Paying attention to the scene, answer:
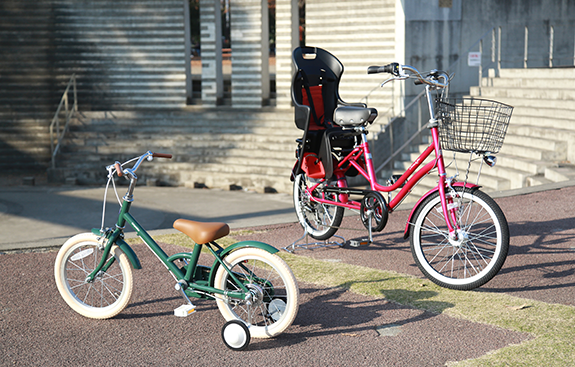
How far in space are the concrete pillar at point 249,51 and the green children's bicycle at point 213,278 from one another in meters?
12.2

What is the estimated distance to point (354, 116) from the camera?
519 cm

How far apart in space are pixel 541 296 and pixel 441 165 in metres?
1.12

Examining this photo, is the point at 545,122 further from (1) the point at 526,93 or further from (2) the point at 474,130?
(2) the point at 474,130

§ Problem statement
Please rewrite the records above, switching "camera" to "observer" and changing nothing else. Leave the pictures out.

§ The answer
Paying attention to the scene, answer:
How far in space are the concrete pillar at point 249,51 and the green children's bicycle at point 213,278 from one another in meters?
12.2

What is the estimated distance to point (354, 116) from the observer?
519 cm

How far apart in space are pixel 541 296 and pixel 441 165 in metres?
1.12

Examining this photo, is the point at 545,122 further from (1) the point at 526,93 or further from (2) the point at 474,130?
(2) the point at 474,130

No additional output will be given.